Guardini and the Christian Encounter with the Modern World

Totally technical events and unleashed forces can be mastered only by a new human attitude that is a match for them. We must put mind, spirit, and freedom to work afresh. . . .

We must take our place, each at the right point. We must not oppose what is new and try to preserve a beautiful world that is inevitably perishing. Nor should we try to build a new world of the creative imagination that will show none of the damage of what is actually evolving. Rather, we must transform what is coming to be. We can do this only if we honestly say yes to it and yet with incorruptible hearts remain aware of all that is destructive and nonhuman in it. Our age has been given to us as the soil on which to stand and the task to master. At bottom we would not wish it otherwise. Our age is our own blood, our own soil. We relate to it as ourselves. We love it and hate it at one and the same time. As we are, so we relate to it. If we are thoughtless, we relate to it thoughtlessly. If we say yes to it in the form of a decision, then it is because we have had to come to a decision vis-à-vis ourselves.

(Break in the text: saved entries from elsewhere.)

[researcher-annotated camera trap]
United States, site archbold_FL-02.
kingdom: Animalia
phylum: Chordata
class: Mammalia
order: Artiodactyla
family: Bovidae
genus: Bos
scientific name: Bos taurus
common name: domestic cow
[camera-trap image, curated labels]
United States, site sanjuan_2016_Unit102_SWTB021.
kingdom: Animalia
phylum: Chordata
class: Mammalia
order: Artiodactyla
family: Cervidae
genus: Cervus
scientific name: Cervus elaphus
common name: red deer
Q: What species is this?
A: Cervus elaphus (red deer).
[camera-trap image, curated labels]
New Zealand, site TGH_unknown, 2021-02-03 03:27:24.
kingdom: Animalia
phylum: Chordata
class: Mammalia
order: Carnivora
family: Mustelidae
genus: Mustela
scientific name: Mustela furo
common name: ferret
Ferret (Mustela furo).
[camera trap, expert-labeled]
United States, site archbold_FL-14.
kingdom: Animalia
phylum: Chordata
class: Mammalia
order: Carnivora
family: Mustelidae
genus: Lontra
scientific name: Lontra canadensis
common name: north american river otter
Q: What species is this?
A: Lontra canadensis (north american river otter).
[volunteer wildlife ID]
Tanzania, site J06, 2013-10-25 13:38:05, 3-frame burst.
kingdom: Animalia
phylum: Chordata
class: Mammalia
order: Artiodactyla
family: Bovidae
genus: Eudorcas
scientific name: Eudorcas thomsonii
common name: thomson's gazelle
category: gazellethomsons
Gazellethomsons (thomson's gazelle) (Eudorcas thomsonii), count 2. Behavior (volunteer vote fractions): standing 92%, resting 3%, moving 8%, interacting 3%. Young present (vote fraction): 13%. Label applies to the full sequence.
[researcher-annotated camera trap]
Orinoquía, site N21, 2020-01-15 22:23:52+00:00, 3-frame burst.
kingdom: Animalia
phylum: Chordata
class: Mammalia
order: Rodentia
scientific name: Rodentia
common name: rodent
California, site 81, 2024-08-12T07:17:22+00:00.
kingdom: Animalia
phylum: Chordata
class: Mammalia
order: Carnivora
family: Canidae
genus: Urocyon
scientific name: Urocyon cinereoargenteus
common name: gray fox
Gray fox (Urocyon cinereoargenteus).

We love the tremendous power of the age and its readiness for responsibility. We love the resoluteness with which it hazards itself and pushes things to extremes. Our soul is touched by something great that might well emerge. We love it, and our soul is touched, even though we see clearly its questionability relative to the value of the past age. We must be able to see very plainly what is at issue if with fixed heart we are ready to sacrifice the inexpressible nobility of the past.

Nor is it true that what is taking place is not Christian. The minds at work in it may often be non-Christian,but the events as such are not. It is Christianity that is made possible science and technology and all that results from them. Only those who have been influenced by the immediacy of the redeemed soul to God and the dignity of the regenerate, so that they were aware of being different from the world around them, could have broken free from the tight nature in the way that this has been done in the age of technology.…

But the forces, of course, have broken free from the hands of living personalities. Or should we say that the latter could not hold them and let them go free? These forces have thus fallen victim to the demonism of number, machine, and the will for domination. . . .

The new science may be monstrous, the economic and political organization gigantic, the technology powerful when measured by the standards of living science, economy, politics, and technology, but they are only raw material. What we need is not less technology but more. Or, more accurately, we need stronger, more considered, more human technology. We need more science, but it must be more intellectual and designed; we need more economic and political energy, but it must be more mature and responsible, able to see the details in the whole contexts to which it belongs. . . .

Our age is so uncertain, skeptical, seeking, and homeless that there are not a few today, I believe, who stand directly before God. Those who stand in the world have need of this stance in themselves and in something deeper than themselves from which to come to grips with the world again. And indeed a wave is moving out from God and reaching our innermost limit beyond which is the other. It is possible that people may talk together and act and spin out their destinies without a single mention of God, and yet be full of him. In this context the question that faces us will be decided. Will we come to God from the depths of our being, lead ourselves to him, and in his freedom and power master chaos in this coming age? Will there be people who placed themselves totally at God’s disposal and alone with and before him make the true decisions?

I detect all of these forces at work. A powerful upsurging, and inner self–opening, and emergence of form on every hand.

Dear friend, what I have written this letter is weak compared to the question in the others. At bottom I do not know what else to say except that from my heart’s core I believe that God is at work. History is going forward in the depths, and we must be ready to play our part, trusting in what God is doing and in the forces that he has made to stir within us.

--Monseigneur Romano Guardini, Autumn 1925.